***** SOURCE MATERIAL *****

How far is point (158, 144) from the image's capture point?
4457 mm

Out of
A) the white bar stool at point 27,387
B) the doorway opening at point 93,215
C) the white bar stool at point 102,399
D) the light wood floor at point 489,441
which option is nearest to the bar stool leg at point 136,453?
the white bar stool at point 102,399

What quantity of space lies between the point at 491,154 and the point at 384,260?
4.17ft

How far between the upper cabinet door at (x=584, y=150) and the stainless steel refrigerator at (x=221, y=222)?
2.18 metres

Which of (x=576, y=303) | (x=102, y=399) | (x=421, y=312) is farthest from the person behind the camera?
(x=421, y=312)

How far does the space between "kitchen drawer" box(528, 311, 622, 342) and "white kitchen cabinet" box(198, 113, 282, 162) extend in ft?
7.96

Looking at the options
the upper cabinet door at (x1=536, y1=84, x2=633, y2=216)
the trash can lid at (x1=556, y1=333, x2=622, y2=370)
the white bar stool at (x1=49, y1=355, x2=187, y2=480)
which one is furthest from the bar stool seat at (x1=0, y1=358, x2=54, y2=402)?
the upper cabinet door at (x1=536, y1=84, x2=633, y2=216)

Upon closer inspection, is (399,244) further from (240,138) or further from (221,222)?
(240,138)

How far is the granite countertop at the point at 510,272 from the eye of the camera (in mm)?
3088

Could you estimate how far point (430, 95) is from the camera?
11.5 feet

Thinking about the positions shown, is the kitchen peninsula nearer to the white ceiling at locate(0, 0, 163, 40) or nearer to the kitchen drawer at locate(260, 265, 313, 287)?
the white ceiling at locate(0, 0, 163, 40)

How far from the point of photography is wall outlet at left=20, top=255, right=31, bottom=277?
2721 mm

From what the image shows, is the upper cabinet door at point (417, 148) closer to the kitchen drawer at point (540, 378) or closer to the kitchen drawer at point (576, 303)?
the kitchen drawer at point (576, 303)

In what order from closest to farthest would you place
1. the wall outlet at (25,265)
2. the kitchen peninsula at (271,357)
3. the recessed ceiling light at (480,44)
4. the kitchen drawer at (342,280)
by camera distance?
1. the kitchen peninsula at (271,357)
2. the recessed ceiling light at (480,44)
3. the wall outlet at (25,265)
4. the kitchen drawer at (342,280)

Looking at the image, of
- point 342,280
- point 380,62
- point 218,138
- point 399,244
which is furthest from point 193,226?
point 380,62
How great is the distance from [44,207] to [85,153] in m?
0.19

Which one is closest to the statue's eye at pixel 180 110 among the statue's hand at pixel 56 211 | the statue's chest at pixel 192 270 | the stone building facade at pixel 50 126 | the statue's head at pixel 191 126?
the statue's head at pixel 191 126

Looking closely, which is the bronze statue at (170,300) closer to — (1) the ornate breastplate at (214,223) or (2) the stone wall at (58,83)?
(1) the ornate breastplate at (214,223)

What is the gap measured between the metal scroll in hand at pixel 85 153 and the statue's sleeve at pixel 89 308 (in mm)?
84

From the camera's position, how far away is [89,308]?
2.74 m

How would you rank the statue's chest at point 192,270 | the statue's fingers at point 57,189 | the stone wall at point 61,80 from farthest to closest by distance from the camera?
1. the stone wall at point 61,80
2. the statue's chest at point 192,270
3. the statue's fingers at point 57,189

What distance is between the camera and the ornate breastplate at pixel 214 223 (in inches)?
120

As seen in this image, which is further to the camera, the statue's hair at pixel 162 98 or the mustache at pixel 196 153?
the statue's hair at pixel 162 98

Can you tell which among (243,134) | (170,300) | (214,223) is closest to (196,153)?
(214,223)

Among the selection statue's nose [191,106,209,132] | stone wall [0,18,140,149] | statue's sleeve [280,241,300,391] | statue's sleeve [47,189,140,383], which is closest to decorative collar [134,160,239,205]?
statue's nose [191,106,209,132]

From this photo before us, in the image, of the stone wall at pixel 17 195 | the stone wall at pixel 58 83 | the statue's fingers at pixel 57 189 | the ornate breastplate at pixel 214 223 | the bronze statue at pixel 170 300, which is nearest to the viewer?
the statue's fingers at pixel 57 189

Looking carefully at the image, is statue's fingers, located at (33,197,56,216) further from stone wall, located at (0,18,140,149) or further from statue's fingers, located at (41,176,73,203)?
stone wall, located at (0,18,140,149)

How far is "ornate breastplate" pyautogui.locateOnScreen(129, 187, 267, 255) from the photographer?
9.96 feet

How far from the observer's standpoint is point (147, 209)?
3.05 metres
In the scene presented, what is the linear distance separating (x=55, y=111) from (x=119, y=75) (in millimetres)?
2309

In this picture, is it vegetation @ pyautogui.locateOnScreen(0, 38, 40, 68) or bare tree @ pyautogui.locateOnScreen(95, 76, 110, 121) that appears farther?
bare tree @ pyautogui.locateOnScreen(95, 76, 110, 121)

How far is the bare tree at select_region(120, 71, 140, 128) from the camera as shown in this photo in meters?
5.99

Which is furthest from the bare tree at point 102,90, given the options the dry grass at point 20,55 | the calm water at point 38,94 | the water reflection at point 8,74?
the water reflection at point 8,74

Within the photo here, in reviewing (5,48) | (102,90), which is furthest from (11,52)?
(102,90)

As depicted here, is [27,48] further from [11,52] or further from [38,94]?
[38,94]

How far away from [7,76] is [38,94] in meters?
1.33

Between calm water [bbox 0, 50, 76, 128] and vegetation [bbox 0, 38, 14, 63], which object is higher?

*****

## [EXERCISE DESCRIPTION]
Rewrite all of the records above, changing every occurrence of "trash can lid" to "garbage can lid" and leaving everything else unchanged.

## [RESPONSE BELOW]
How far is point (158, 144) from the image's capture point?
4457 mm

Out of
A) the white bar stool at point 27,387
B) the doorway opening at point 93,215
C) the white bar stool at point 102,399
D) the light wood floor at point 489,441
which option is nearest to the bar stool leg at point 136,453?
the white bar stool at point 102,399

What quantity of space lies between the point at 491,154 and the point at 384,260?
4.17ft

How far between the upper cabinet door at (x=584, y=150) and the stainless steel refrigerator at (x=221, y=222)?
2.18 metres

Which of (x=576, y=303) | (x=102, y=399) | (x=421, y=312) is farthest from the person behind the camera?
(x=421, y=312)

How far does the space between "kitchen drawer" box(528, 311, 622, 342) and "white kitchen cabinet" box(198, 113, 282, 162) extend in ft?
7.96

Looking at the options
the upper cabinet door at (x1=536, y1=84, x2=633, y2=216)
the garbage can lid at (x1=556, y1=333, x2=622, y2=370)
the white bar stool at (x1=49, y1=355, x2=187, y2=480)
which one is furthest from the bar stool seat at (x1=0, y1=358, x2=54, y2=402)?
the upper cabinet door at (x1=536, y1=84, x2=633, y2=216)

Upon closer inspection, is (399,244) further from (240,138) or further from (221,222)?
(240,138)

How far is the granite countertop at the point at 510,272 from the eye of the camera (in mm)?
3088

Could you estimate how far point (430, 95) is from the camera?
11.5 feet

Thinking about the positions shown, is the kitchen peninsula nearer to the white ceiling at locate(0, 0, 163, 40) or nearer to the kitchen drawer at locate(260, 265, 313, 287)?
the white ceiling at locate(0, 0, 163, 40)

How far from the point of photography is wall outlet at left=20, top=255, right=31, bottom=277?
2721 mm

From what the image shows, is the upper cabinet door at point (417, 148) closer to the kitchen drawer at point (540, 378) or closer to the kitchen drawer at point (576, 303)?
the kitchen drawer at point (576, 303)

In what order from closest to farthest would you place
1. the wall outlet at (25,265)
2. the kitchen peninsula at (271,357)
3. the recessed ceiling light at (480,44)
4. the kitchen drawer at (342,280)
by camera distance?
1. the kitchen peninsula at (271,357)
2. the recessed ceiling light at (480,44)
3. the wall outlet at (25,265)
4. the kitchen drawer at (342,280)

Looking at the image, of
- point 342,280
- point 380,62
- point 218,138
- point 399,244
which is furthest from point 193,226?
point 380,62
How great is the distance from [44,207] to [85,153] in m?
0.19

Which one is closest to the statue's eye at pixel 180 110 among the statue's hand at pixel 56 211 | the statue's chest at pixel 192 270 | the stone building facade at pixel 50 126 | the statue's head at pixel 191 126?
the statue's head at pixel 191 126

Looking closely, which is the bronze statue at (170,300) closer to — (1) the ornate breastplate at (214,223) or (2) the stone wall at (58,83)?
(1) the ornate breastplate at (214,223)

What is the gap measured between the metal scroll in hand at pixel 85 153 and the statue's sleeve at pixel 89 308 (in mm)?
84

From the camera's position, how far away is [89,308]?
2.74 m

How would you rank the statue's chest at point 192,270 | the statue's fingers at point 57,189 | the stone wall at point 61,80 from farthest to closest by distance from the camera?
1. the stone wall at point 61,80
2. the statue's chest at point 192,270
3. the statue's fingers at point 57,189

What distance is between the camera and the ornate breastplate at pixel 214 223 (in inches)?
120

As seen in this image, which is further to the camera, the statue's hair at pixel 162 98 or the mustache at pixel 196 153?
the statue's hair at pixel 162 98

Can you tell which among (243,134) | (170,300) | (214,223) is closest to (196,153)?
(214,223)

Among the selection statue's nose [191,106,209,132] | stone wall [0,18,140,149] | statue's sleeve [280,241,300,391] | statue's sleeve [47,189,140,383], which is closest to decorative collar [134,160,239,205]?
statue's nose [191,106,209,132]

From this photo before us, in the image, of the stone wall at pixel 17 195 | the stone wall at pixel 58 83 | the statue's fingers at pixel 57 189 | the ornate breastplate at pixel 214 223 | the bronze statue at pixel 170 300, which is nearest to the viewer?
the statue's fingers at pixel 57 189

Looking carefully at the image, is statue's fingers, located at (33,197,56,216) further from stone wall, located at (0,18,140,149) or further from statue's fingers, located at (41,176,73,203)?
stone wall, located at (0,18,140,149)

How far is "ornate breastplate" pyautogui.locateOnScreen(129, 187, 267, 255) from the photographer?
9.96 feet

How far from the observer's standpoint is point (147, 209)?
3.05 metres
In the scene presented, what is the linear distance separating (x=55, y=111) from (x=119, y=75) (in millimetres)?
2309

In this picture, is it vegetation @ pyautogui.locateOnScreen(0, 38, 40, 68) or bare tree @ pyautogui.locateOnScreen(95, 76, 110, 121) that appears farther?
bare tree @ pyautogui.locateOnScreen(95, 76, 110, 121)

How far is the bare tree at select_region(120, 71, 140, 128) from the camera as shown in this photo in meters?
5.99

Which is furthest from the bare tree at point 102,90, given the options the dry grass at point 20,55 | the calm water at point 38,94 | the water reflection at point 8,74?
the water reflection at point 8,74

Within the photo here, in reviewing (5,48) | (102,90), which is furthest from (11,52)?
(102,90)

As depicted here, is [27,48] further from [11,52] or further from [38,94]?
[38,94]

How far away from [7,76] is [38,94] in meters?
1.33

Between calm water [bbox 0, 50, 76, 128] and vegetation [bbox 0, 38, 14, 63], which object is higher?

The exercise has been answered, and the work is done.